GIVEN INSTRUCTION: Reproduce the lines verbatim, beginning with the line containing "What is the distance from this" and continuing through the end of the items. Leave the pictures out of your answer.

AVAILABLE DATA:
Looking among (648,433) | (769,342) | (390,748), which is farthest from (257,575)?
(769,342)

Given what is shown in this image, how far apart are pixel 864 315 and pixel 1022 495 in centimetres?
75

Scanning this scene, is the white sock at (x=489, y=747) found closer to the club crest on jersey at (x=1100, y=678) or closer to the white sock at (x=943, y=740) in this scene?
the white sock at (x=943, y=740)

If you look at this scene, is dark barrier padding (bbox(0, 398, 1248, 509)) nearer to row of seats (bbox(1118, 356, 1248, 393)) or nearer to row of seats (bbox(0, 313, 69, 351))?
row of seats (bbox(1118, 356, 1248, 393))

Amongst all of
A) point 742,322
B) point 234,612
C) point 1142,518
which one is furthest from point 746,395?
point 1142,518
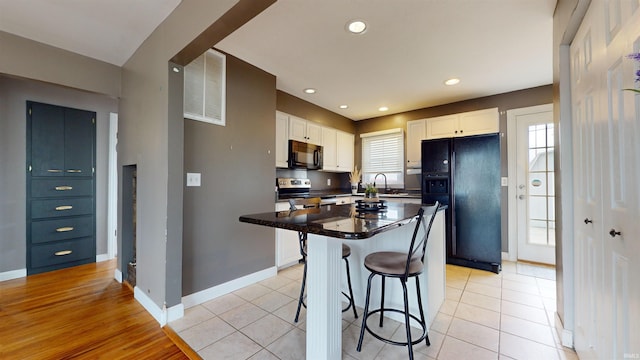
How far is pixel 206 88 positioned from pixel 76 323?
7.26ft

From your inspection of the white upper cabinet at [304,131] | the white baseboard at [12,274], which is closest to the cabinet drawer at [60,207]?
the white baseboard at [12,274]

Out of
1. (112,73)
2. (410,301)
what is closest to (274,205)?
(410,301)

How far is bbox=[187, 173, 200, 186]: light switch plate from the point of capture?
7.40 ft

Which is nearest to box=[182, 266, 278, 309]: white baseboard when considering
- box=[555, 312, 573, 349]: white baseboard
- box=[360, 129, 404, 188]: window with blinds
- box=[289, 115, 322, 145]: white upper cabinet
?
box=[289, 115, 322, 145]: white upper cabinet

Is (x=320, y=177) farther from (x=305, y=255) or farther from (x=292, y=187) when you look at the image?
(x=305, y=255)

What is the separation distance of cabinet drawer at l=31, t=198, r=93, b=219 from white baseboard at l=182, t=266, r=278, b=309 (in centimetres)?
237

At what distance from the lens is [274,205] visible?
3.01 m

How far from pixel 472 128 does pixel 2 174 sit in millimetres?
5898

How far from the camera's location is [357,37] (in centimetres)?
225

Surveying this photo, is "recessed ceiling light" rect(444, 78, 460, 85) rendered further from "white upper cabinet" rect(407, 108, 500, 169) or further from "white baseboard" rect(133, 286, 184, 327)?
"white baseboard" rect(133, 286, 184, 327)

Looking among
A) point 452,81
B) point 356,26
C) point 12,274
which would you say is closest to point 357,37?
point 356,26

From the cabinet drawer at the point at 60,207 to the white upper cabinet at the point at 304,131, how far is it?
2.92 metres

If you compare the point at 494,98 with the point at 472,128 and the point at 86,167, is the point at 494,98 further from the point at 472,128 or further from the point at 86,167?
the point at 86,167

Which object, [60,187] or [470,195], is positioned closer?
[60,187]
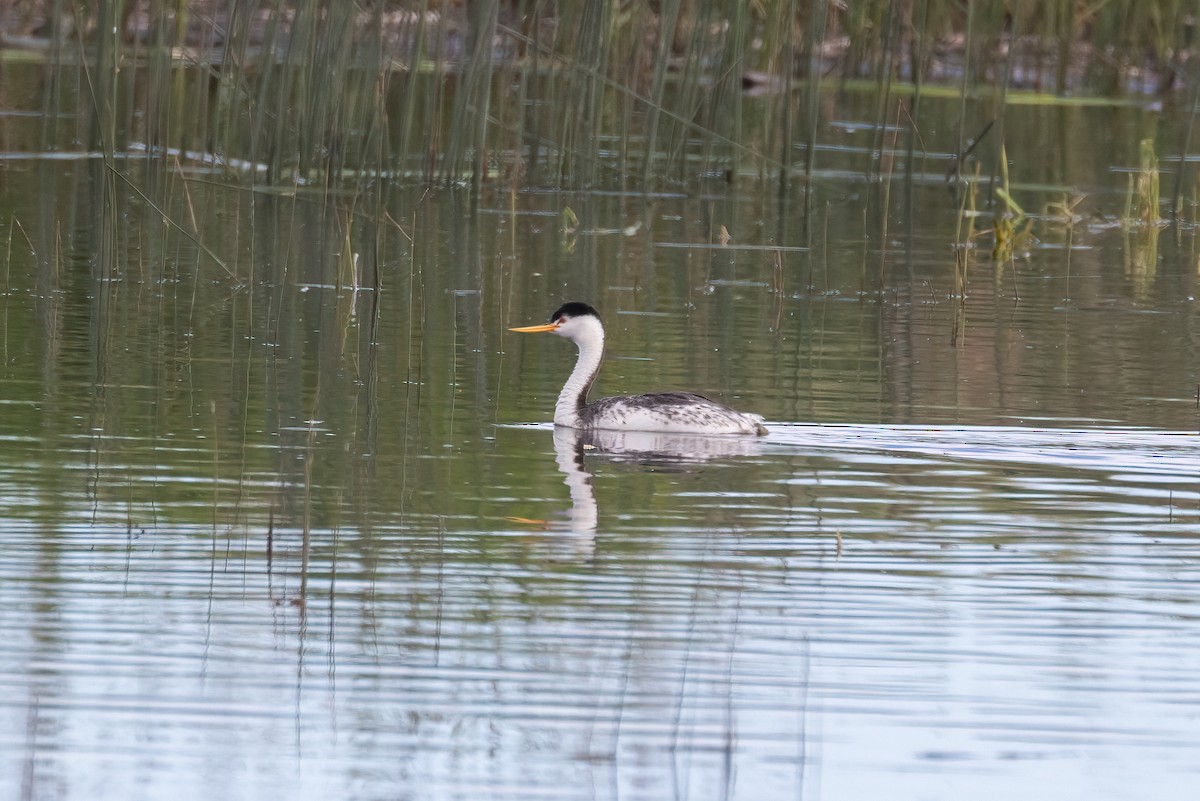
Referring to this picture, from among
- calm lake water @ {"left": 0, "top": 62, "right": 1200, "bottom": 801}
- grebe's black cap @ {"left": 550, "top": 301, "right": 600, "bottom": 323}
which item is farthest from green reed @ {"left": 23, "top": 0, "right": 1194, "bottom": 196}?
grebe's black cap @ {"left": 550, "top": 301, "right": 600, "bottom": 323}

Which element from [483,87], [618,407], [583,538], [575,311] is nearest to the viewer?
[583,538]

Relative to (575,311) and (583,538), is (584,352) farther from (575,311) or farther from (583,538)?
(583,538)

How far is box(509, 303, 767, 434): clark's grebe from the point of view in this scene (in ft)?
30.8

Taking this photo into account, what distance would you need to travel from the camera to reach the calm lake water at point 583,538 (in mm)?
5180

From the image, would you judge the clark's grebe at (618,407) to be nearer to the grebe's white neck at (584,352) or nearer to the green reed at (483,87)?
the grebe's white neck at (584,352)

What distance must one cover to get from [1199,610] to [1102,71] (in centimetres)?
2354

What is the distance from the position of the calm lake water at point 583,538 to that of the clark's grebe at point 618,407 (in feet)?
0.39

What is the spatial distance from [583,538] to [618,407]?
252 cm

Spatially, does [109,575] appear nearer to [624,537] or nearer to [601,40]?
[624,537]

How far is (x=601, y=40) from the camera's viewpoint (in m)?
16.3

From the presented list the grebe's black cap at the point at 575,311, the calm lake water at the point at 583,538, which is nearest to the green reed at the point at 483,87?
the calm lake water at the point at 583,538


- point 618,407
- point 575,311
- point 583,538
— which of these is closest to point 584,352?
point 575,311

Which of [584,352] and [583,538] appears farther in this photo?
[584,352]

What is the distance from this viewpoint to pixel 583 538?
7320 mm
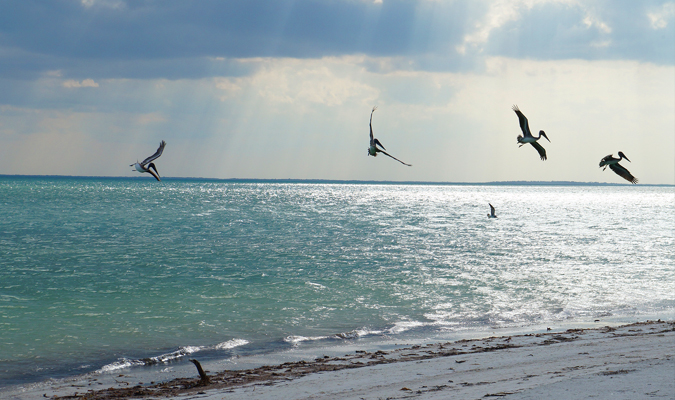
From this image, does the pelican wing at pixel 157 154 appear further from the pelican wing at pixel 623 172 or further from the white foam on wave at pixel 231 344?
the pelican wing at pixel 623 172

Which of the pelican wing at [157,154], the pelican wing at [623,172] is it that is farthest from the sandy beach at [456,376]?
the pelican wing at [157,154]

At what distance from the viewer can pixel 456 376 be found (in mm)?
9531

WRITTEN ANSWER:
What is the distance from this viewpoint to pixel 583 538?
7320 mm
From this image, does the pelican wing at pixel 157 154 appear further from the pelican wing at pixel 623 172 or further from the white foam on wave at pixel 231 344?
the pelican wing at pixel 623 172

Which of the pelican wing at [157,154], the pelican wing at [623,172] is it that is farthest from the sandy beach at [456,376]?
the pelican wing at [157,154]

At what distance from the viewer can pixel 456 376 be found (in mm)?
9531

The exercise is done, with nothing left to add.